Prof Marcia Zeng of Kent State wrote: "I have, again, asking my students to use the Getty Vocab end-points and use the templates to query these rich knowledge bases after going through the lectures. Here one student sent me a question. I know it is not easy to do such kinds of searches because no administrative boundaries are in a regular shape or boundary. I wonder if you have any magic to do it (e.g., like by filtering out the 'Russia')?"
From the student: I was playing around with the SPARQL queries for the TGN for this week's sub-project, and I wondered if it's possible to find a list of geographic names/places that are within a certain bounding box AND within a particular nation.

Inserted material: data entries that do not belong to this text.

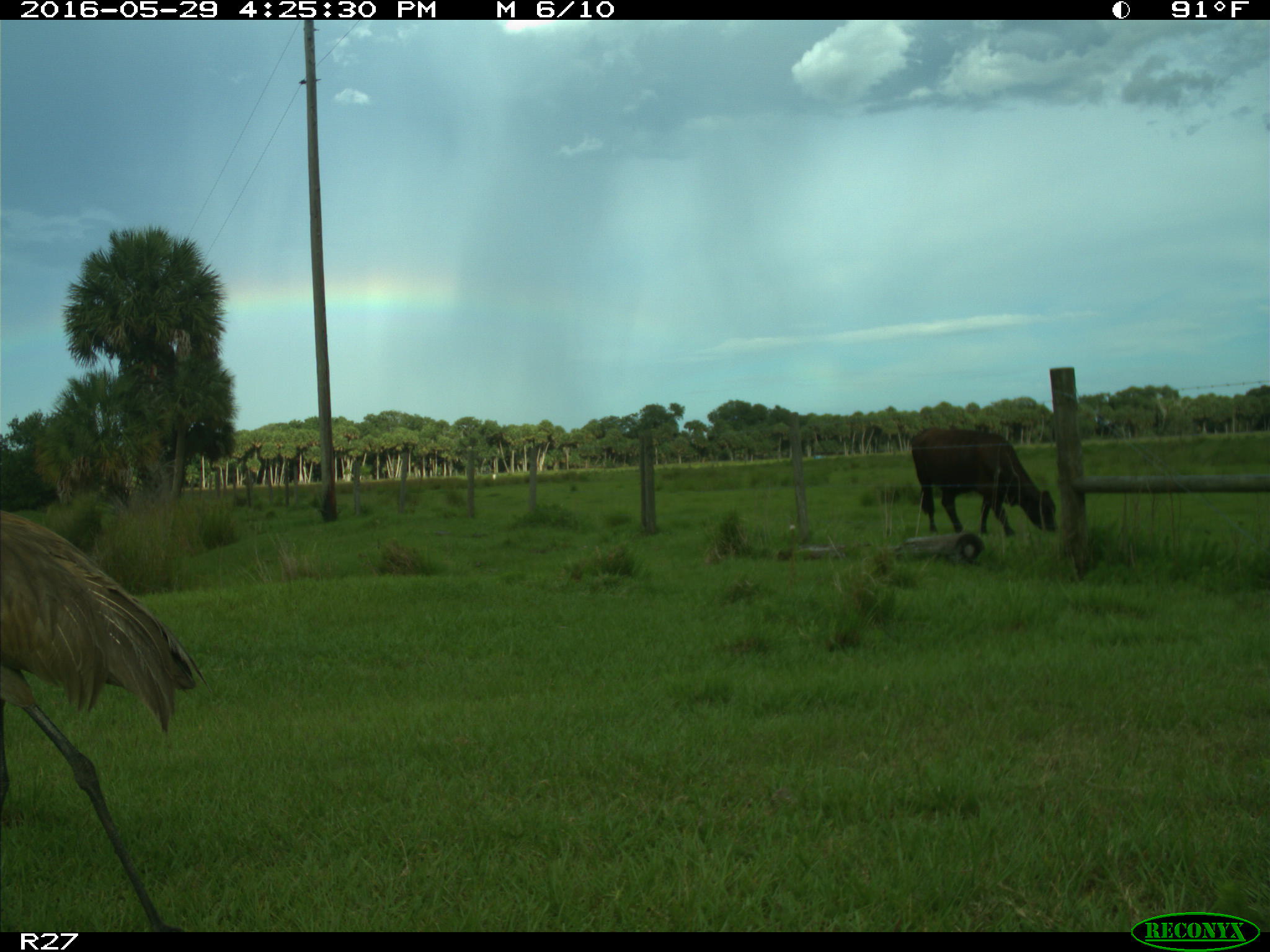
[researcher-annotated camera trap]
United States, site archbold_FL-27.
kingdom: Animalia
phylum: Chordata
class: Mammalia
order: Artiodactyla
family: Bovidae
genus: Bos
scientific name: Bos taurus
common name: domestic cow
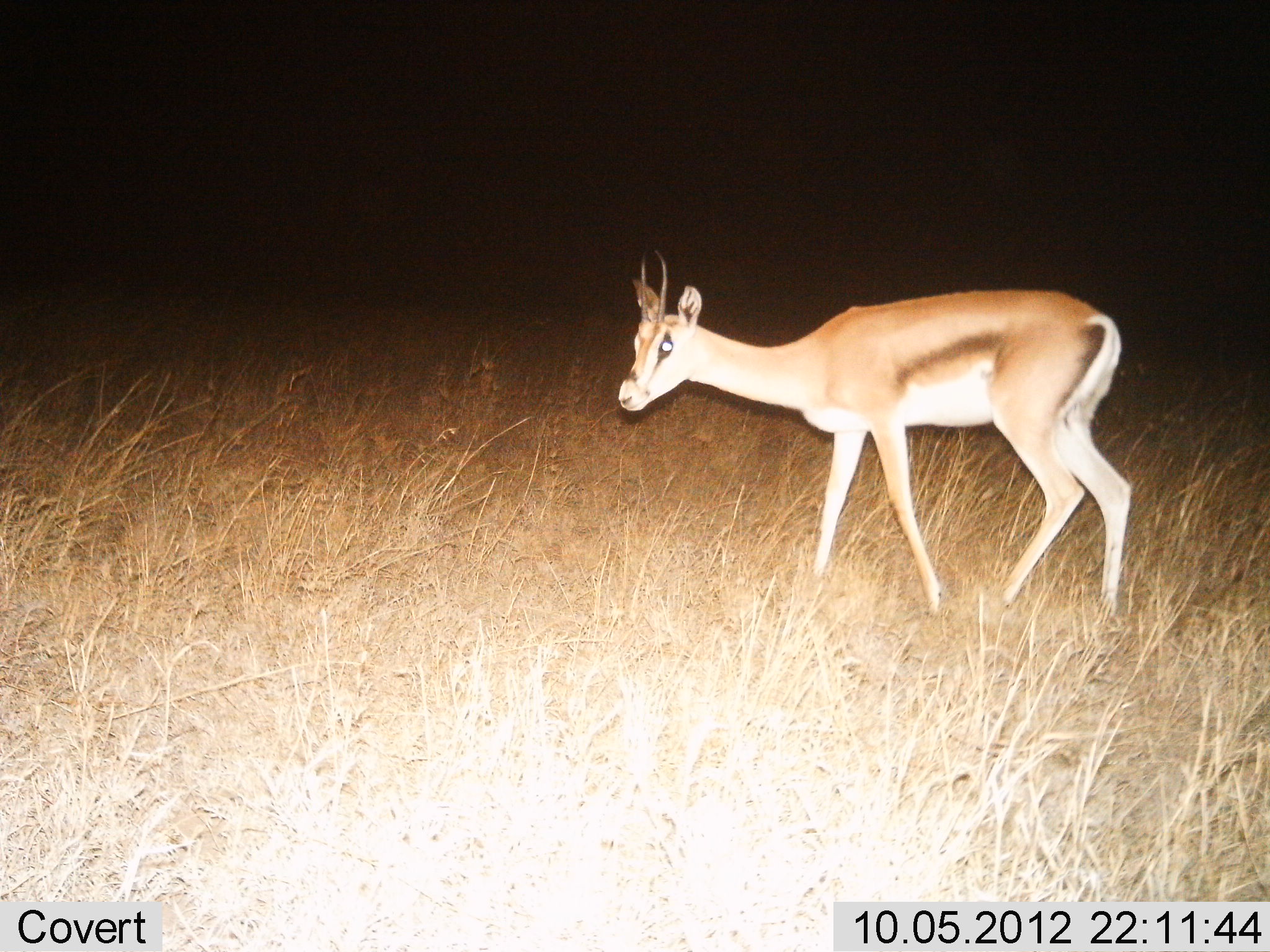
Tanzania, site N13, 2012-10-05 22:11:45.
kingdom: Animalia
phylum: Chordata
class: Mammalia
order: Artiodactyla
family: Bovidae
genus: Eudorcas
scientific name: Eudorcas thomsonii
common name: thomson's gazelle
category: gazellethomsons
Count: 1.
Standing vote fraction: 60%.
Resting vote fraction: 0%.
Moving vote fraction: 40%.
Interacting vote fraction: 0%.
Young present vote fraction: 0%.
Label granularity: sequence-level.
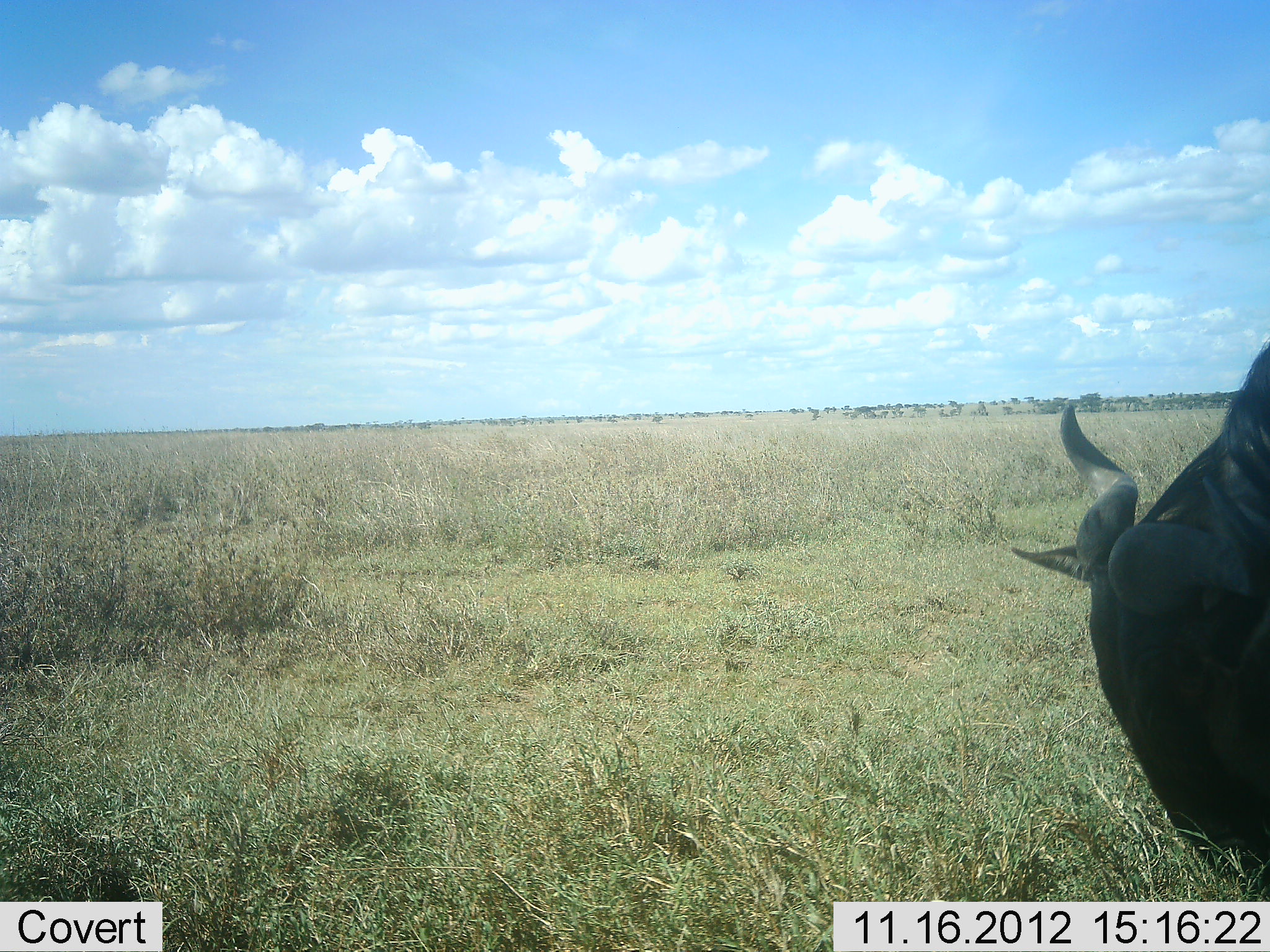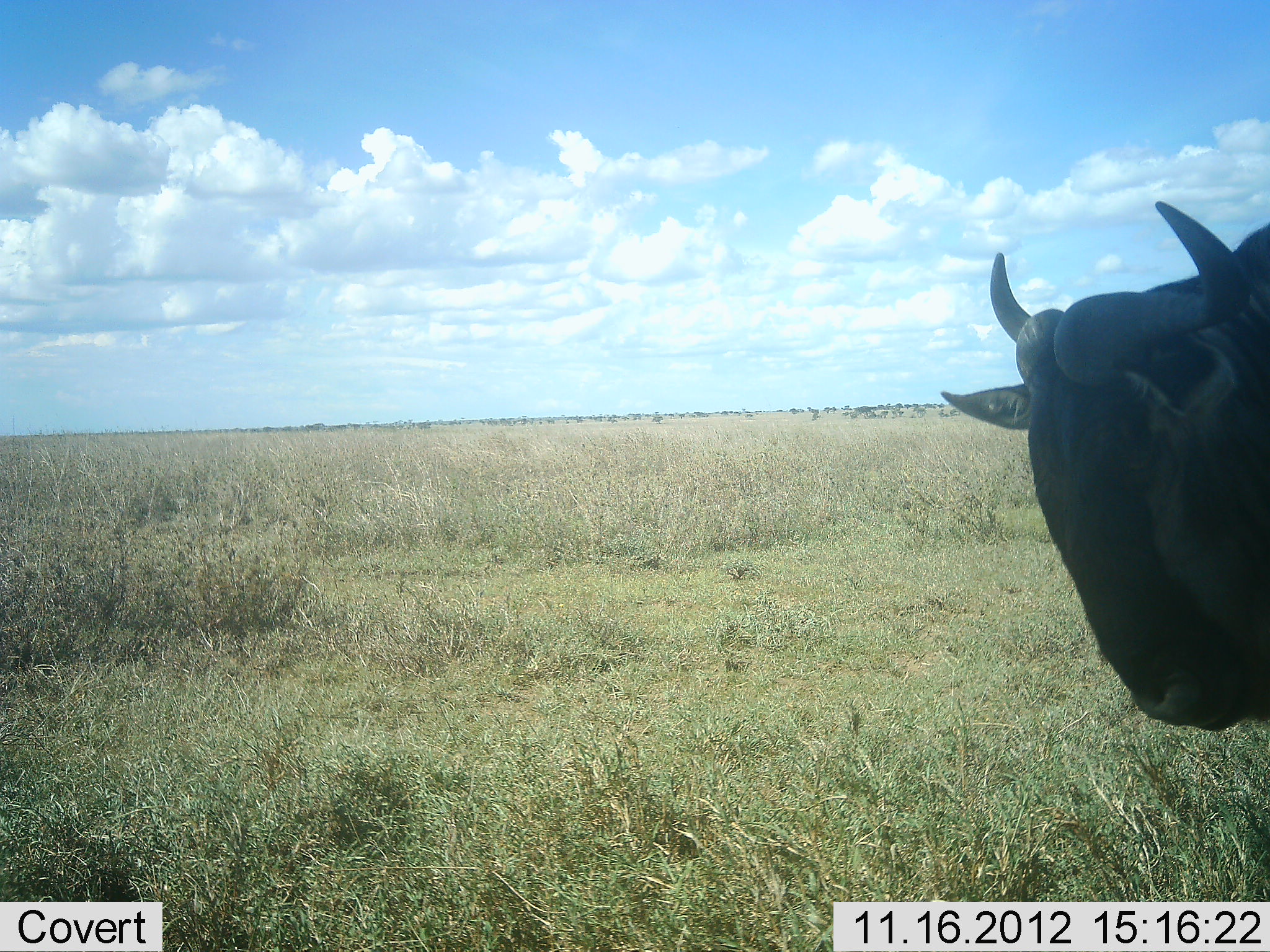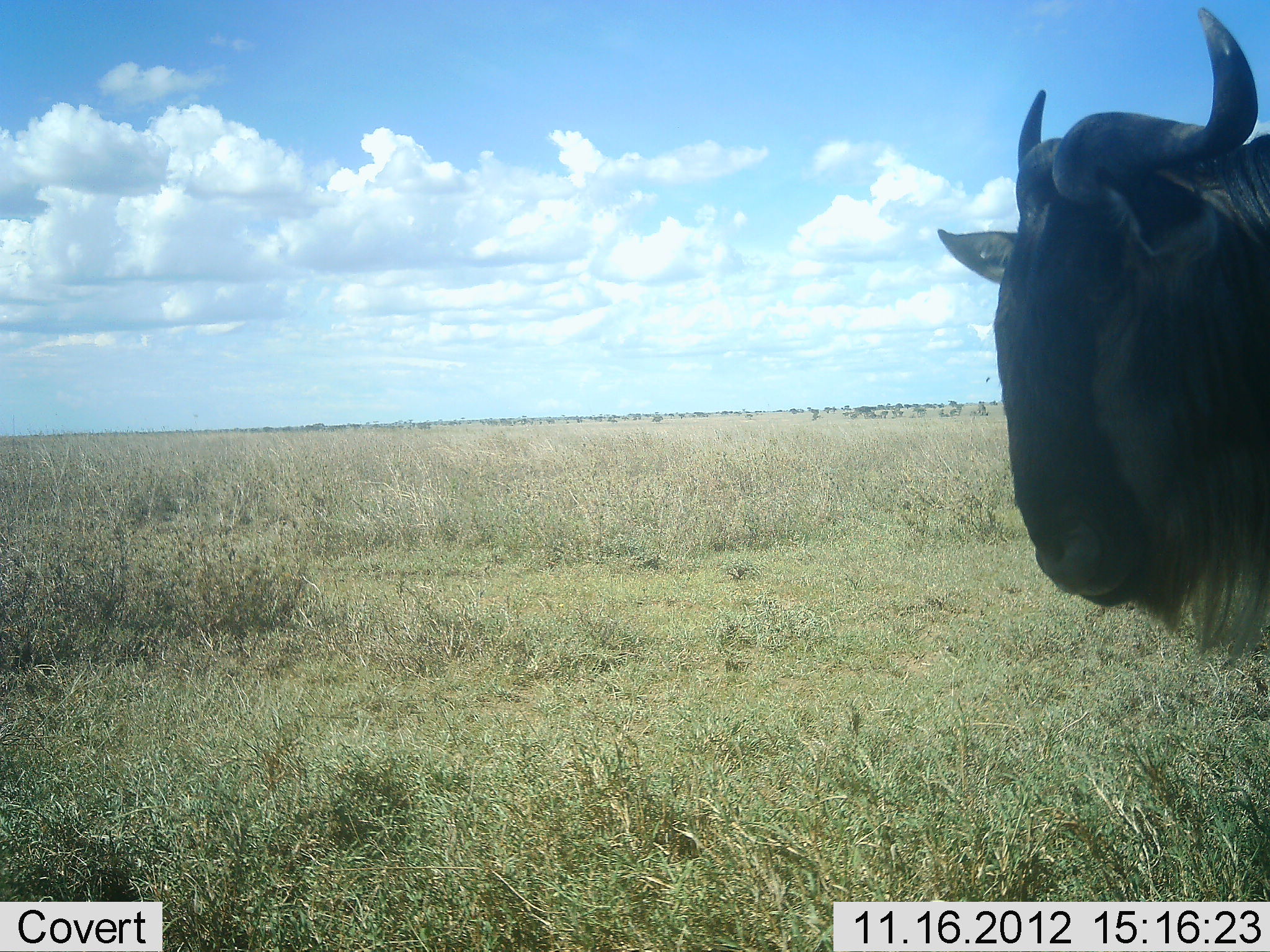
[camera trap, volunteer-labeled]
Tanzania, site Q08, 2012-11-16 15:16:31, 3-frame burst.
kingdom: Animalia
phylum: Chordata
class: Mammalia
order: Artiodactyla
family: Bovidae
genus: Connochaetes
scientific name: Connochaetes taurinus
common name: blue wildebeest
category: wildebeest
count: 1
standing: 60%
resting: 0%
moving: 10%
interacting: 0%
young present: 0%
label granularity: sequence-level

For instance, I would like to compile a list of places in Japan. I found bounding box coordinates here:
https://gist.github.com/graydon/11198540 (Please note that this user has inverted long and lat values, but I made sure to enter them as lat and long in the query.)
I then constructed this query based on the sample query:
And I do get mostly places in Japan, but I still get some locations in Russia, etc. Is it possible to further limit by Japan as a nation or island group within the bounding box?
Vladimir: In fact this is extremely easy to do. Places are organized in a hierarchy, so just add a gvp:broaderExtended condition to point up to Japan.
I don't have to lookup the TGN node of Japan by hand, because I can just use its name (I use rdfs:label which incorporates all pref and alt labels):
prefix ontogeo: <http://www.ontotext.com/owlim/geo#>
select * {
?place skos:inScheme tgn: ;
gvp:broaderExtended [rdfs:label "Japan"@en];
foaf:focus [ontogeo:within(31.0295791692 129.408463169 45.5514834662 145.543137242)];
gvp:prefLabelGVP [xl:literalForm ?name];
gvp:parentString ?parents
}
I also display the parentString just to confirm. Please note that TGN's pref label for Japan is "Nihon".
The student continues: I had a fun idea of having three coordinating lists (a microthesaurus of color terms from the AAT, a list of place names in Japan from the TGN, and information about the painter Andō Hiroshige).
Vladimir: using data from AAT, TGN and ULAN jointly sounds like an interesting project. Please share here if you have questions, and about your progress.